Este último tema es un buen ejemplo de las dificultades que tenemos para investigar el efecto del porno en la sociedad: disponemos de estudios epidemiológicos que sí, muestran una relación negativa entre acceso a pornografía y reducción de agresiones sexuales. Pero se inscribe en una tendencia general hacia la "pacificiación de las costumbres"; es decir, en una continuada reducción de la violencia en todo el mundo.
Es decir, que, como suele ocurrir, la evidencia disponible es compleja. Eso sí, tenemos suficientes datos como para afirmar que los problemas que puedan derivarse del consumo de porno (la mayoría en el contexto de la pareja) dependen radicalmente del uso que se le dé a esa pornografía y cambia sustancialmente según las dinámicas internas de las relaciones (Poulsen, Busby y Galovan, 2013; Dawn y Szymanski, 2012; y Briges y Mokoroff, 2010).

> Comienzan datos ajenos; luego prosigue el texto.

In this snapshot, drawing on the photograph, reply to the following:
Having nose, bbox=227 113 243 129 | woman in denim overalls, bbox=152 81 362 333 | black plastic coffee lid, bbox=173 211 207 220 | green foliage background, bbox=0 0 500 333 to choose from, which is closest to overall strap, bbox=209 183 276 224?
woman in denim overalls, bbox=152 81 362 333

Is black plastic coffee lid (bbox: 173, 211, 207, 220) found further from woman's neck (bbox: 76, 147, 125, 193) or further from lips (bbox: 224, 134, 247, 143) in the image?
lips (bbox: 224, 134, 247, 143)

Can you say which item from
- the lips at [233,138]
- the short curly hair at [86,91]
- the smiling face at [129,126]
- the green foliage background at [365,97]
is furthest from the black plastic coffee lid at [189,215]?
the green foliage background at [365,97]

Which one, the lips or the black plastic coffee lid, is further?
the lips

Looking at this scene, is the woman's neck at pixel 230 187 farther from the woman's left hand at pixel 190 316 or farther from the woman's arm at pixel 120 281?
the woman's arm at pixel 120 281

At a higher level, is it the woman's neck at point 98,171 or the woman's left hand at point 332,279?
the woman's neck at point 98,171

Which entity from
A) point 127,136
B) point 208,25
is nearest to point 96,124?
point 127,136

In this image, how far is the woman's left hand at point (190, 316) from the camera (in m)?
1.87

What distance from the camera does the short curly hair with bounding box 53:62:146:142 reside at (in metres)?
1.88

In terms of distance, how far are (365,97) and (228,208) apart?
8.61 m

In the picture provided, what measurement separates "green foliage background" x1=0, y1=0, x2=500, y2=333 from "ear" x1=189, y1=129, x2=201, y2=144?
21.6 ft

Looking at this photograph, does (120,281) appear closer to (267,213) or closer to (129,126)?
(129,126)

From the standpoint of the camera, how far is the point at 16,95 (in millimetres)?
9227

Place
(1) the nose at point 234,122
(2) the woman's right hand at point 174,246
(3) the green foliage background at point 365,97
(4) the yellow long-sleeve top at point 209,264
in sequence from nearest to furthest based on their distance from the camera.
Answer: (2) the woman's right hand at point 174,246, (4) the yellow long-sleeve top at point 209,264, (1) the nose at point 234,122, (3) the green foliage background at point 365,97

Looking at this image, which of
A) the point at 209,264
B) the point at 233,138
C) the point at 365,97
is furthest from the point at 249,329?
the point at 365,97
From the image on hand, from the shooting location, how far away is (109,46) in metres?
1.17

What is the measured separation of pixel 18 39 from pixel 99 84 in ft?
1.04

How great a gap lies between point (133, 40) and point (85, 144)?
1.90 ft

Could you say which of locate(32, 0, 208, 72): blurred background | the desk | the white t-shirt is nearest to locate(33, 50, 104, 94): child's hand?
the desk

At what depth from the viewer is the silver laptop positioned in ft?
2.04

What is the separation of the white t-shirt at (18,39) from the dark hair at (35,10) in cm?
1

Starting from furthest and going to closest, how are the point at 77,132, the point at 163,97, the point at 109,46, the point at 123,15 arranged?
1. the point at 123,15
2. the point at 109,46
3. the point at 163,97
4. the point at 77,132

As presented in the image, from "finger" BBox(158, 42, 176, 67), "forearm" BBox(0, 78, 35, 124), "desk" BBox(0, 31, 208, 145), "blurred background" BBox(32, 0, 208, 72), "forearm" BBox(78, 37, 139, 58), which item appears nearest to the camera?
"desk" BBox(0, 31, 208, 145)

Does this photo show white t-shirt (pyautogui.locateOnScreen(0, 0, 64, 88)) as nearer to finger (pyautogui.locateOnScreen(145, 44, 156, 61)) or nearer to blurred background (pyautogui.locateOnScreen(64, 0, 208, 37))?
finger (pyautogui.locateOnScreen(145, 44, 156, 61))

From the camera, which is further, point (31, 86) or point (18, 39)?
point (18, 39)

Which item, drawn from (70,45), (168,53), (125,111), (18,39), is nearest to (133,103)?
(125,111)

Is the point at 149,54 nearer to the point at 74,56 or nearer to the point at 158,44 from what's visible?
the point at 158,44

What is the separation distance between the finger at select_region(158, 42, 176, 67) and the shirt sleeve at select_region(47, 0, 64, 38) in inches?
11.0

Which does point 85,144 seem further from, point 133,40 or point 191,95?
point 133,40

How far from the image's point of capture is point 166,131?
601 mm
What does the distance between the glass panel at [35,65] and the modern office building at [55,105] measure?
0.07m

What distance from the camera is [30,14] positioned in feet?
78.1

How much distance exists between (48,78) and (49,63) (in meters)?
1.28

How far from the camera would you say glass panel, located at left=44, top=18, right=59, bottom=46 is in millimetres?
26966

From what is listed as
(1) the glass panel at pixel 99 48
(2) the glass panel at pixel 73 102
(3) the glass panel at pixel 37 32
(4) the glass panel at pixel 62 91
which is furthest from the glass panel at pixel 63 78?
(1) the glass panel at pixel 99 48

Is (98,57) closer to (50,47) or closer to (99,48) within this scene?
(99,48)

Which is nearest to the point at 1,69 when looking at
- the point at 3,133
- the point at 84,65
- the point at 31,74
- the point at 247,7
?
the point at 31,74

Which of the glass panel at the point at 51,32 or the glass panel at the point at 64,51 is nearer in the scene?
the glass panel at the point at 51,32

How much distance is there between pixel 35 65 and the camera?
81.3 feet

Por ejemplo, el hecho de creer que nuestra pareja consume (demasiado) porno hace que nuestra autoestima tienda a desplomarse; sin embargo, el consumo de pornografía en pareja está relacionado con una mayor satisfacción sexual. Como digo es complicado. Al menos, en su efecto en la pareja.
Porque si nos fijamos en un plano exclusivamente personal, hay ciertas cosas que sobre las que tenemos mucha evidencia: el consumo de pornografía no se relaciona con malestar ni psicológico ni sexual. Además, (lejos de ser una sorpresa) sentirse culpable por consumirlo sí se relaciona con malestar. De hecho, si ponemos el foco en el sexismo, algunos estudios encuentran que los consumidores de porno presentan actitudes menos sexistas.
¿Cómo es esto posible?
Esto pone en cuestión cosas que creemos saber: que las historias tienen un gran valor didáctico que permite (de una forma barata y exenta de riesgos) desarrollar la imaginación moral de las personas. Es decir, nos ayudan a entender los puntos de vista, creencias, motivaciones y valores de los otros y nos enseñan a interactuar con ellos.

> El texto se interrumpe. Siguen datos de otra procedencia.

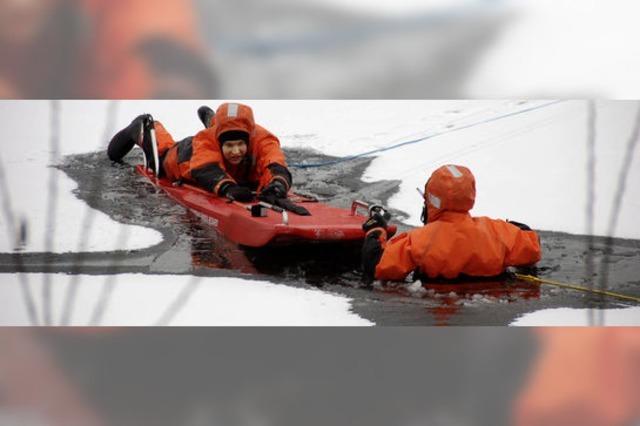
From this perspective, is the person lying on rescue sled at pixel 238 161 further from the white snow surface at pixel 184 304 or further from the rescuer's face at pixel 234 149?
the white snow surface at pixel 184 304

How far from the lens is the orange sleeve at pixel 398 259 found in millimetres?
5609

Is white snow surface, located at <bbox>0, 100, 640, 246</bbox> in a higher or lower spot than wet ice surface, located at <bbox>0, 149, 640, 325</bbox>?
higher

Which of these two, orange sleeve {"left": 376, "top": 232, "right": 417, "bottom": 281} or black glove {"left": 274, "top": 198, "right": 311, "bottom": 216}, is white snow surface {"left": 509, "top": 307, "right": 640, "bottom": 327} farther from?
black glove {"left": 274, "top": 198, "right": 311, "bottom": 216}

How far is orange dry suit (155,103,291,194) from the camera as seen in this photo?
6.80m

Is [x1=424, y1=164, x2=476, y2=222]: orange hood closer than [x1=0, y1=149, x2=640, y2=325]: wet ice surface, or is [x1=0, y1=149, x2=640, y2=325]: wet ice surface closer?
[x1=0, y1=149, x2=640, y2=325]: wet ice surface

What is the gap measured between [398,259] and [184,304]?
1.13 metres

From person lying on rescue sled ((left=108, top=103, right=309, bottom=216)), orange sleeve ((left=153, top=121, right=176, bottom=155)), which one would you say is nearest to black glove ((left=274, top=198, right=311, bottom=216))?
person lying on rescue sled ((left=108, top=103, right=309, bottom=216))

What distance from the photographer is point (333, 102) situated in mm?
11359

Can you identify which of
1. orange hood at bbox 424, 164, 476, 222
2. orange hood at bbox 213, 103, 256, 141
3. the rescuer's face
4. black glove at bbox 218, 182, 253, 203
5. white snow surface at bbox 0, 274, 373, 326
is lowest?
white snow surface at bbox 0, 274, 373, 326

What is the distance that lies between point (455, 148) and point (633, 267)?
3.31 m

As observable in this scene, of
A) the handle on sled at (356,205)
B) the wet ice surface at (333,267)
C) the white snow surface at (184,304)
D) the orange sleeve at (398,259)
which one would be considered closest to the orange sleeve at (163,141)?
the wet ice surface at (333,267)

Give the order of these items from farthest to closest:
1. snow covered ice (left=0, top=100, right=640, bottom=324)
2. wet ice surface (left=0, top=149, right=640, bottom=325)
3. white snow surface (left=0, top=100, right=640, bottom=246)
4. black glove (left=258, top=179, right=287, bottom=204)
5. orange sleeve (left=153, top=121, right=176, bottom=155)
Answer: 1. orange sleeve (left=153, top=121, right=176, bottom=155)
2. white snow surface (left=0, top=100, right=640, bottom=246)
3. snow covered ice (left=0, top=100, right=640, bottom=324)
4. black glove (left=258, top=179, right=287, bottom=204)
5. wet ice surface (left=0, top=149, right=640, bottom=325)

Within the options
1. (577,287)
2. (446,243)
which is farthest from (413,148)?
(446,243)

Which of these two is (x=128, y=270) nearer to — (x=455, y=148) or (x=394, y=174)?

¿Son compatibles las dos ideas: que el porno es inocuo y que el consumo de productos culturales nos influye directamente? Curiosamente, sí. Como sabemos desde hace tiempo, esa influencia se manifiesta, sobre todo, en la evaluación global de la sociedad. Casi no afectan a la vida privada y comunitaria (Romer, Jamieson y Aday, 2003). Es decir, la abundancia de pornografía tiene un efecto importante en nuestra evaluación de la sociedad, pero un impacto moderado en nuestra vida diaria.
No deja de ser curioso que la principal consecuencia de la abundancia de porno sea hacer que pensemos que la sociedad es más 'hedonista' o 'libertina' de lo que es. Algo que puede relacionarse con una reacción social en su contra y, como hemos visto, un aumento de la 'estigmatización' del consumo (y del malestar asociado)
Más allá de eso, el alarmismo no parece justificado. Como dice el Juan Ramón Barrada, de la Universidad de Zaragoza, es "una lástima que los adolescentes se eduquen sexualmente a través del porno". Pero no por la pornografía en sí, sino por la falta endémica de educación sexual en los colegios de medio mundo. Los especialistas concuerdan en esto: el camino no parece ser una prohibición (virtualmente imposible), sino rellenar el hueco educativo con programas efectivos.